Ömer Tarık Sargın, "Türkiye'de yerli otomobil üretimi biz gençlerin dönemine denk gelmesi nedeniyle kendimizi çok şanslı hissediyoruz. Sergilenen araçlara bakıp iç geçiriyoruz. Çok güzel modeller üretilecek ve yurdışında bizimde artık beğenilen ve taktir edilen otomobil modellerimiz ve markamız var diyeceğiz. Başka ülkelerin yaptığı otomobillere bakıp iç geçirir ve üzülürdük şimdi hayallerimiz gerçek oluyor ve milli yerli otomobillerimiz üretilecek ve yollarda gururla boy gösterecek. Bu proje biz gençler için asrın projesidir. Geç bile kalınmış bir projedir. Devrim otomobillerinin üretilmesine engel olunmuştu Şimdi yerli modellerimiz dünya markası olacak ve o engelleyenler tarafından satın alınıp kullanılacak. Hep biz başkasının otomobiline biniyorduk. Şimdi onlar bizim ürettiğimiz otomobillere binecekler" dedi.
İsviçre'de gurbetçi olarak 35 yıldır yaşayan ve tatil için İstanbul'a gelen Naci Yiğit, "Çok çok güzel bir model olmuş Avrupa'dakilerden daha modern ve kullanışlı olmuş. Bu modeli gördüğümde bende heyecanlandım başka insanlara da heyecan vermiş. Farklı modellerle bir an önce piyasaya girilmesi ve bu fırsatlar engellenmeden Türkiye'nin yerli otomobilleri piyasaya sürülsün. 100 yıl sonra böyle bir projenin hayata geçirilmesi ve insanların hayallerinin gerçeğe dönüştürülmesi mutluluk verici bir olay. Bu projeler toplumun aynasıdır. Eğetim, gelişim ve dönüşüm bu projelerle kendini gösterir.
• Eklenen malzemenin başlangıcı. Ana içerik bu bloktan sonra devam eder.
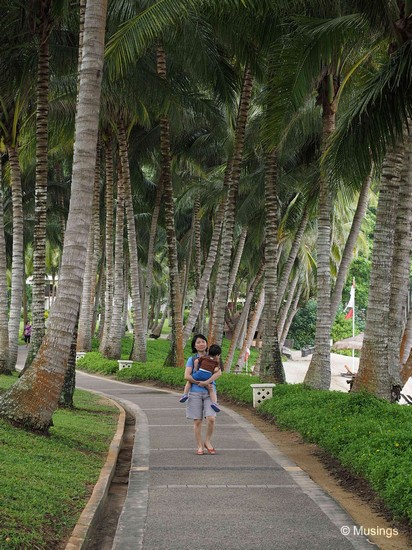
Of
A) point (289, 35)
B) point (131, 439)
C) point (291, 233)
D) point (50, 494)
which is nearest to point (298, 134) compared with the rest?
point (289, 35)

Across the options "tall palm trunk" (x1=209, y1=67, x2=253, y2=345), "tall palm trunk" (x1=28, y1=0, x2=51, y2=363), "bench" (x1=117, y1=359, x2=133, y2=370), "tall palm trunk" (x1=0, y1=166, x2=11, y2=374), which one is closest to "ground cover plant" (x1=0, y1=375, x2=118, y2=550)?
"tall palm trunk" (x1=28, y1=0, x2=51, y2=363)

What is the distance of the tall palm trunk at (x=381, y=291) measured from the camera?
12.9 meters

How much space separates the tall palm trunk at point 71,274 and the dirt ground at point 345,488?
10.8ft

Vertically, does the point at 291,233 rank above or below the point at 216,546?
above

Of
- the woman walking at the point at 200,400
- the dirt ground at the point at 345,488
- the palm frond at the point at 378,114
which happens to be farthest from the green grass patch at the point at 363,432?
the palm frond at the point at 378,114

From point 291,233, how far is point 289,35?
1691cm

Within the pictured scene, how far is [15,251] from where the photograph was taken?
883 inches

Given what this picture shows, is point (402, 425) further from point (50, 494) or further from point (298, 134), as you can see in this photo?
point (298, 134)

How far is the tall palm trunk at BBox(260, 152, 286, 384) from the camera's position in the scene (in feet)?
61.0

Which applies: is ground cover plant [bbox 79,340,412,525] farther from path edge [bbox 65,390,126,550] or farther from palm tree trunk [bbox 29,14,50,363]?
palm tree trunk [bbox 29,14,50,363]

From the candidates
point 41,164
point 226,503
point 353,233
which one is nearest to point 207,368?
point 226,503

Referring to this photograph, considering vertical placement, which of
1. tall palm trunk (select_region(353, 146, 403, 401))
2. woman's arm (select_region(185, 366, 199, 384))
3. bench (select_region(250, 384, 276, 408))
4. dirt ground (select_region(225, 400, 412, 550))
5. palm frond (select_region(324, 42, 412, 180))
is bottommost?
dirt ground (select_region(225, 400, 412, 550))

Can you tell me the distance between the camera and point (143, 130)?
28.6 metres

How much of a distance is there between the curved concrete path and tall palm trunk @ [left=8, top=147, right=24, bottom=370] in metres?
11.1
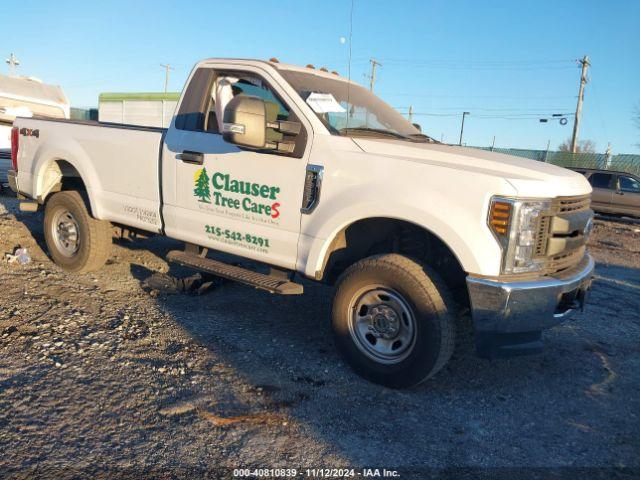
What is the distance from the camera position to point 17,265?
5750 millimetres

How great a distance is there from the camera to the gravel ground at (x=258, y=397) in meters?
2.68

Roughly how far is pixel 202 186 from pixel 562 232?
2739 mm

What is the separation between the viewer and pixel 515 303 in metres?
3.06

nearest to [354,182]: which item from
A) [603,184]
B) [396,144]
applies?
[396,144]

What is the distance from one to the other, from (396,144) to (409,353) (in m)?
1.43

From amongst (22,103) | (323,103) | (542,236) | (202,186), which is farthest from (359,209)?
(22,103)

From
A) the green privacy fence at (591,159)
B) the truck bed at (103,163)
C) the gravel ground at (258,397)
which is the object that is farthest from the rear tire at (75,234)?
the green privacy fence at (591,159)

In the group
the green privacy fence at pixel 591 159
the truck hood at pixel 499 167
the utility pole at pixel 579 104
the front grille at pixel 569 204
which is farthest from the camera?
the utility pole at pixel 579 104

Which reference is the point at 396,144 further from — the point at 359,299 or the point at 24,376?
the point at 24,376

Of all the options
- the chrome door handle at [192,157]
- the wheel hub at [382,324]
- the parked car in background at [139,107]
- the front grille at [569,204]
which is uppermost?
the parked car in background at [139,107]

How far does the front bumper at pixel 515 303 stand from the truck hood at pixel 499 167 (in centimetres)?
55

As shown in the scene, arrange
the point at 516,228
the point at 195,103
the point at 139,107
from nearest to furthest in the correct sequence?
the point at 516,228
the point at 195,103
the point at 139,107

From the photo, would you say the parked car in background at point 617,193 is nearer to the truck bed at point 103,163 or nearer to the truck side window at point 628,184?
the truck side window at point 628,184

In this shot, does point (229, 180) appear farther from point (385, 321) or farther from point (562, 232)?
point (562, 232)
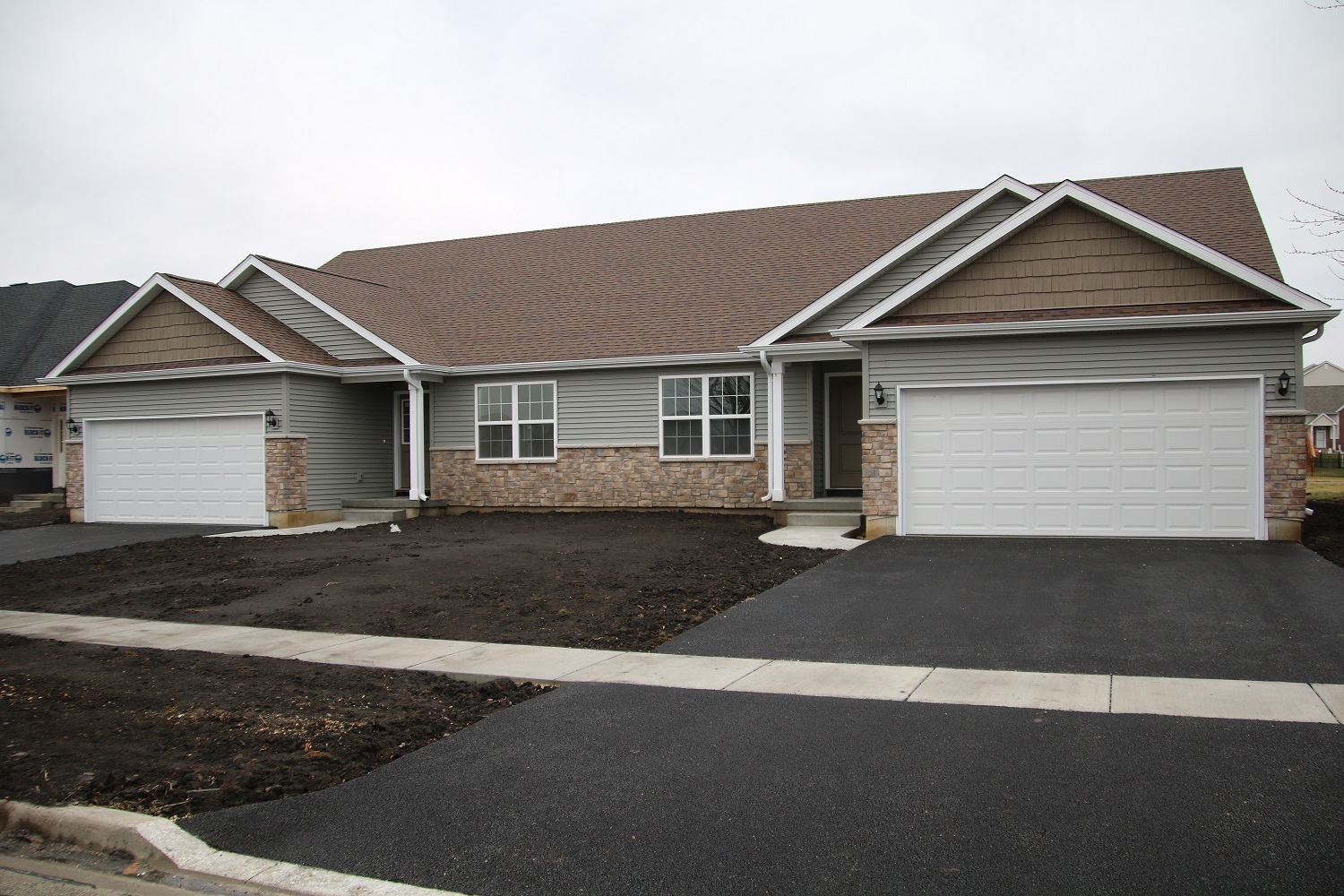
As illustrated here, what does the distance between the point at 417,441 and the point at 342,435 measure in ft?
5.48

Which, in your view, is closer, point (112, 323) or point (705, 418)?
point (705, 418)

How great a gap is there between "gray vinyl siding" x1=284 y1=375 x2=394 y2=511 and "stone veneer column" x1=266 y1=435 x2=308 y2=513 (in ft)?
0.93

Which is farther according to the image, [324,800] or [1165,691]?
[1165,691]

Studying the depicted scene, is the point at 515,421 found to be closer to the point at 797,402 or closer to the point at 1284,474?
the point at 797,402

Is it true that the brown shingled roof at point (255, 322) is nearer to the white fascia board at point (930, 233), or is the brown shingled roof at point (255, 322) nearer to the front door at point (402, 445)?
the front door at point (402, 445)

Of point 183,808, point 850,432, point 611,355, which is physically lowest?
point 183,808

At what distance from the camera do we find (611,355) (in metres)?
19.3

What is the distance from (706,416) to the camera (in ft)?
62.4

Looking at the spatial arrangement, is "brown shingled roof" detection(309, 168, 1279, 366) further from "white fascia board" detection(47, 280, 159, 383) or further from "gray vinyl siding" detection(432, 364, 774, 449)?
"white fascia board" detection(47, 280, 159, 383)

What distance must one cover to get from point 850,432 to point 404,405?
979 centimetres

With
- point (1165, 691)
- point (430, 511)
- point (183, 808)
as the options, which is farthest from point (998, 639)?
point (430, 511)

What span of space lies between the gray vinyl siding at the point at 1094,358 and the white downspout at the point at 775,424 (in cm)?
290

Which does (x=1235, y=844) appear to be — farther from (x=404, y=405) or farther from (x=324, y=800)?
(x=404, y=405)

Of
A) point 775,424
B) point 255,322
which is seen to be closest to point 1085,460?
point 775,424
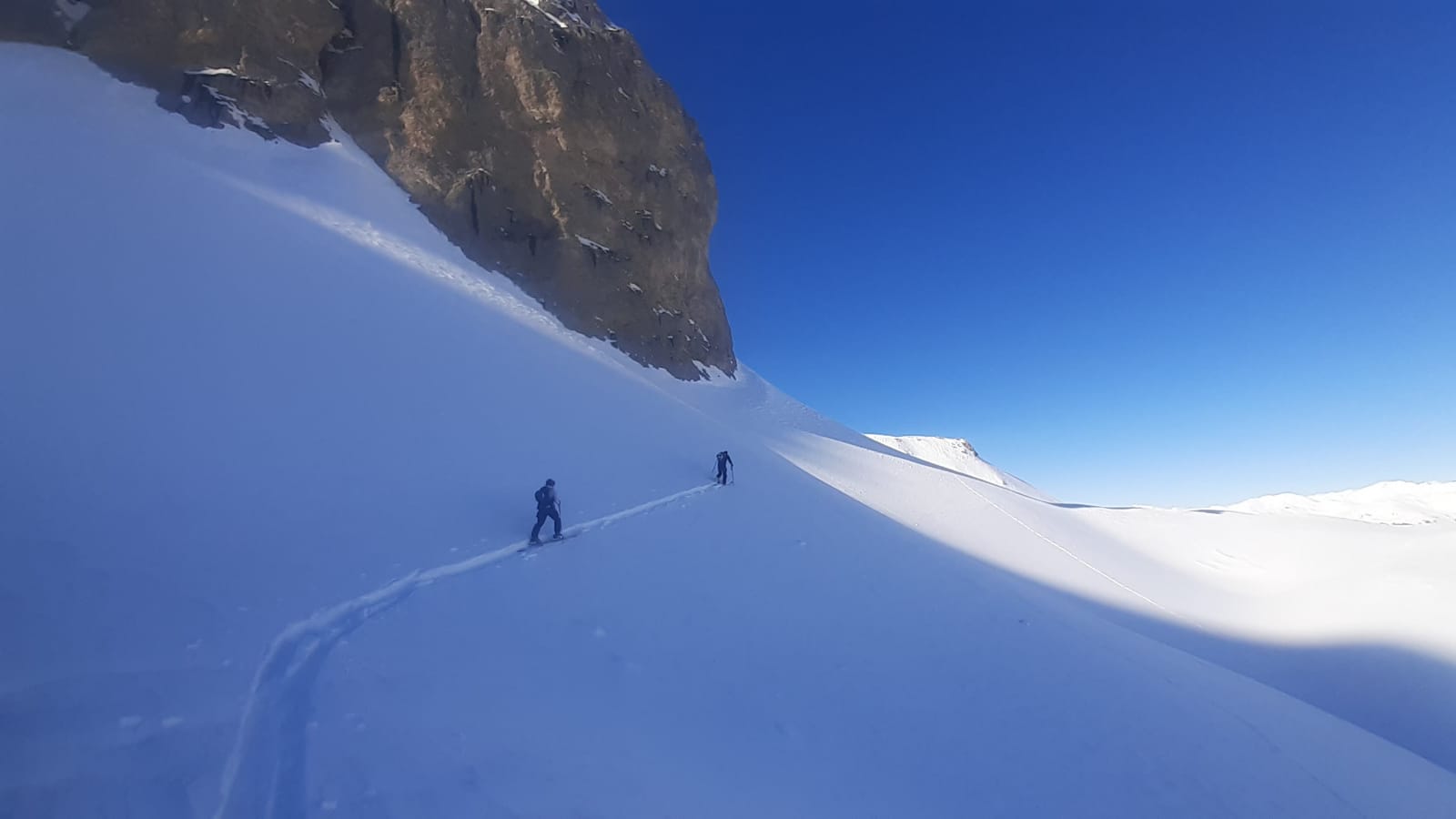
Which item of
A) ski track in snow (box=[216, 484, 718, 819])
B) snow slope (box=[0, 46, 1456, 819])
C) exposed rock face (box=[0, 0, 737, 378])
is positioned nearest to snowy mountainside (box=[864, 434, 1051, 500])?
exposed rock face (box=[0, 0, 737, 378])

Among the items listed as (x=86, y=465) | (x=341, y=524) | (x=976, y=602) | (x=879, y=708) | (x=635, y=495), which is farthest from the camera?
(x=635, y=495)

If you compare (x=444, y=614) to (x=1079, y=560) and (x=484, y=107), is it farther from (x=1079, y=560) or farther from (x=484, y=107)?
(x=484, y=107)

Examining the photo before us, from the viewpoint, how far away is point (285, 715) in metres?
4.01

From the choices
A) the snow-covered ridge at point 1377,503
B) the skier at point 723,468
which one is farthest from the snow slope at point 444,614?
the snow-covered ridge at point 1377,503

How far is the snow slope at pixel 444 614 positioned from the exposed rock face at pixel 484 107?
7.44 m

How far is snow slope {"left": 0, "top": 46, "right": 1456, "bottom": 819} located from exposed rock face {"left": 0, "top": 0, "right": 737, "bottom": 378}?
7.44 metres

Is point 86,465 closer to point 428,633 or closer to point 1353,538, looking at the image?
point 428,633

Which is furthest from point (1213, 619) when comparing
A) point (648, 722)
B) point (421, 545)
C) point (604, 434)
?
point (421, 545)

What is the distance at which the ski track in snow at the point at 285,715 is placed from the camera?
3.32 m

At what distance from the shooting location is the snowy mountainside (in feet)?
198

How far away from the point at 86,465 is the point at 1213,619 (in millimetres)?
21223

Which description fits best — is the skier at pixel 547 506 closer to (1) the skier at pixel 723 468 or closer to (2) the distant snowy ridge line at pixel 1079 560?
(1) the skier at pixel 723 468

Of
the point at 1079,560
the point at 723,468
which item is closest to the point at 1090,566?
the point at 1079,560

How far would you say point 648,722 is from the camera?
15.9 ft
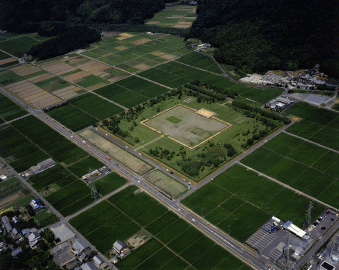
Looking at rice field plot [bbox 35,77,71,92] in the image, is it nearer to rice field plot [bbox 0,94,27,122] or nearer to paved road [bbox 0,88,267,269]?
rice field plot [bbox 0,94,27,122]

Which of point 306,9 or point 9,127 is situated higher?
point 306,9

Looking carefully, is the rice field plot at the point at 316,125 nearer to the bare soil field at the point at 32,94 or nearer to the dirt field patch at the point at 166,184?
the dirt field patch at the point at 166,184

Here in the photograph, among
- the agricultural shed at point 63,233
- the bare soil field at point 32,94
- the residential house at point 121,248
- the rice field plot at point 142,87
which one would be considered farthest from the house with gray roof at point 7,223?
the rice field plot at point 142,87

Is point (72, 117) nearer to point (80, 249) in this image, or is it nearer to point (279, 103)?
point (80, 249)

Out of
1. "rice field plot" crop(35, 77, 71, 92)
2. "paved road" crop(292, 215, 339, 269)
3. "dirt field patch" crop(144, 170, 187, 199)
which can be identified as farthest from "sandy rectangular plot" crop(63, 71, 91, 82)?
"paved road" crop(292, 215, 339, 269)

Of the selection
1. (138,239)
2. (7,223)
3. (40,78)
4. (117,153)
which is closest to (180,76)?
(117,153)

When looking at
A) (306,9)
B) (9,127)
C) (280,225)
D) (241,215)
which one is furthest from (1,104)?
(306,9)

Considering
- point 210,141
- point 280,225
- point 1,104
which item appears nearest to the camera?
point 280,225

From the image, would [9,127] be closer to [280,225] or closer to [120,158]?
[120,158]

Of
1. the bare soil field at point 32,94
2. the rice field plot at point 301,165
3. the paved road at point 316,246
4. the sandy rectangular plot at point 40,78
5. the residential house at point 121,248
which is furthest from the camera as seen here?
the sandy rectangular plot at point 40,78
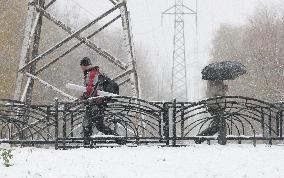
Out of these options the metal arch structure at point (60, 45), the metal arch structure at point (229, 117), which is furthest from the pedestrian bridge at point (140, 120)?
the metal arch structure at point (60, 45)

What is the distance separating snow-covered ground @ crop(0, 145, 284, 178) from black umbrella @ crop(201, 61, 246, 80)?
3.37 meters

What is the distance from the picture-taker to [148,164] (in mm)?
7543

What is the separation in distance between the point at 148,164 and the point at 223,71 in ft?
17.6

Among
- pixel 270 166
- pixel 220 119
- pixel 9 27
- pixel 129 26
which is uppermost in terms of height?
pixel 9 27

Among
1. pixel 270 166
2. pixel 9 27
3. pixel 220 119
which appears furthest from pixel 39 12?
pixel 9 27

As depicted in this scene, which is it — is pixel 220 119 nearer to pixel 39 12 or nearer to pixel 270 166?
pixel 270 166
Bu bu projeyi yurdışında gördüğümde gururlandım. Türkiye'ye gelmek için İsviçre'nin bir hava yolundan bilet almak istedim. Bana firma yetkilileri Ülkemin Türk Hava Yollarının hizmet ve ağlarını ve kalitesini yükseltmesi nedeniyle rekabet edemeyerek firmayı kapatmak zorunda kaldıklarını söyledi. Bu söz beni gururlandırdı. Markalarımızla her alanda büyüyerek dünyanın taktir ettiği ülke haline gelebiliriz." dedi.